→ Reading text:
>> start
I don’t even think I turned from my sin because of the fear of hell. It wasn’t that either. It was, while I started to think about it . . . I knew a little bit about the gospel, which was that Jesus died for sinners, and that He would forgive them.
I didn’t have words for it. I didn’t know “repentance” or “belief.” I didn’t know “propitiation” or “regeneration.” I didn’t know none of that. But I knew that the Bible said that God hates sin and will judge sinners. I knew that.
But, I equally knew that the Bible said that Jesus died for people like me. So I knew that I just had to simply believe that—both. I told God, “I cannot do this on my own, because I’ve tried. I’ve said the sinner’s prayer. I’ve tried to do a whole bunch of good works and tried to be holy.” I felt incompetent. I felt like I was not capable of being a Christian without Him.
Nancy: Which is exactly true!
Jackie: Exactly. I knew that I could not do it by myself, so I told God, “I can’t do this by myself, but I know enough about You to know that You’ll help me.” And that was it. I called one of my friends, who was kind of in church. I knew that I needed to break up with my girlfriend, and I needed help.
Nancy: You knew this, like, immediately?
Jackie: Yes. I knew when was God was calling me, that meant everything is a wrap.
Nancy: So you’re relationship wasn’t on the rocks with this girl?
Jackie: We were great; we were in a great place.
Nancy: So this is totally upsetting your world.
Jackie: Everything! I knew that God was calling me out of everything that I was in, and it was terrifying, but I felt like I had no choice. It was, “You repent and you believe, or you face the consequences of your rebellion and your rejection [of Me].”
Nancy: As I’m listening to you, there’s really no way to explain your coming to those conclusions, apart from the Spirit of God.
Jackie: Yes, it was something like road-to-the-Damascus type stuff.
Nancy: Like opening your eyes!
Jackie: Yes. That’s how it felt. It felt like everything that I knew about God, theoretically (because of growing up in church) became reality. God was real at that point. He’s not Somebody you can treat [nonchalantly], “Oh yeah, we’ve sinned, but He’s gonna forgive us.”
No. It was, “We’ve sinned, and He will judge us! But He has made a way out through His Son, Jesus Christ!”
So I called my friend and told her what had just happened. I don’t even remember what she said. I just remember she affirmed me: “Do what you gotta do. God will be with you.” So the next day I called my girlfriend, who I was with at the time, and I told her, “We can’t be together.”
We were both crying on the phone, and I said, “God is calling me to be a Christian, and I know I can’t be a Christian if I’m with you. I love you, but I just can’t. I know God wants me to be the woman He’s called me to be. . . I don’t even know what it means to be a woman anymore. I don’t walk like one, I don’t act like one. When I look at myself in the mirror, I don’t even see the girl that I used to be, so I have to change.”
She said, “I knew this was coming.” I don’t know what she meant by that, but probably because I talked about God so much, she knew I would probably leave her for Him.
>> end
→ Written request a:
Reproduce the listing word for word, starting at the line that contains "Localize sneakers. Output" and ending at the end of the listing.

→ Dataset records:
>> start
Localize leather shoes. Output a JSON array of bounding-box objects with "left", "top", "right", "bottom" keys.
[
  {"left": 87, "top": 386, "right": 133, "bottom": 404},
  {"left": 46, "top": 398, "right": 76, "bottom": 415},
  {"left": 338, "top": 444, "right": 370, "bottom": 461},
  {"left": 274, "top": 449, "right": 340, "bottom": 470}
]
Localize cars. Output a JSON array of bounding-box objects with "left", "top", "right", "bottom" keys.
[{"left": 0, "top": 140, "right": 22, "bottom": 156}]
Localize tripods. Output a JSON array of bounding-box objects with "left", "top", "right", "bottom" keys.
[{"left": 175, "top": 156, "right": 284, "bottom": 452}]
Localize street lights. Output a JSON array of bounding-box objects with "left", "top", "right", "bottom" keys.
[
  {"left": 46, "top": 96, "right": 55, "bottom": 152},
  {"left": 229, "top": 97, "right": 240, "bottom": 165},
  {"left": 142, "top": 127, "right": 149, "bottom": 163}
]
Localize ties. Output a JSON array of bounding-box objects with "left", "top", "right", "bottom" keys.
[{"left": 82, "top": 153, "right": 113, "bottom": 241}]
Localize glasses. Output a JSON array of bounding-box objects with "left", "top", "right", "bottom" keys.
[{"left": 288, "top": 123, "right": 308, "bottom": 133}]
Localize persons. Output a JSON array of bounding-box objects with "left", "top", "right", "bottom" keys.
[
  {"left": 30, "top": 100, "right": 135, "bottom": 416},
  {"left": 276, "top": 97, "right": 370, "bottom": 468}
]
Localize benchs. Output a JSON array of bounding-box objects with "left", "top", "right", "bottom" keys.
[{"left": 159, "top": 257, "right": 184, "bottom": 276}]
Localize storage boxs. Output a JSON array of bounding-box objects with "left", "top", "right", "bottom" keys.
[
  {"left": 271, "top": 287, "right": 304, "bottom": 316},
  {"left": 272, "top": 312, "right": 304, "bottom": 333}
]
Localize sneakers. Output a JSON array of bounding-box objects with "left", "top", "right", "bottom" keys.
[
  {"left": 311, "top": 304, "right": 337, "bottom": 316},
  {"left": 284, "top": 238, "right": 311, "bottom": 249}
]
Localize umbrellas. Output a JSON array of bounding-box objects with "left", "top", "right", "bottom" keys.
>> end
→ Written request b:
From the interview, quote the passage starting at "Nancy: So you’re" and ending at "road-to-the-Damascus type stuff.".

→ Task solution a:
Localize sneakers. Output a JSON array of bounding-box objects with "left", "top", "right", "bottom" keys.
[
  {"left": 311, "top": 304, "right": 337, "bottom": 316},
  {"left": 284, "top": 238, "right": 311, "bottom": 249}
]
Localize umbrellas. Output a JSON array of bounding-box objects with "left", "top", "right", "bottom" keys.

→ Task solution b:
Nancy: So you’re relationship wasn’t on the rocks with this girl?
Jackie: We were great; we were in a great place.
Nancy: So this is totally upsetting your world.
Jackie: Everything! I knew that God was calling me out of everything that I was in, and it was terrifying, but I felt like I had no choice. It was, “You repent and you believe, or you face the consequences of your rebellion and your rejection [of Me].”
Nancy: As I’m listening to you, there’s really no way to explain your coming to those conclusions, apart from the Spirit of God.
Jackie: Yes, it was something like road-to-the-Damascus type stuff.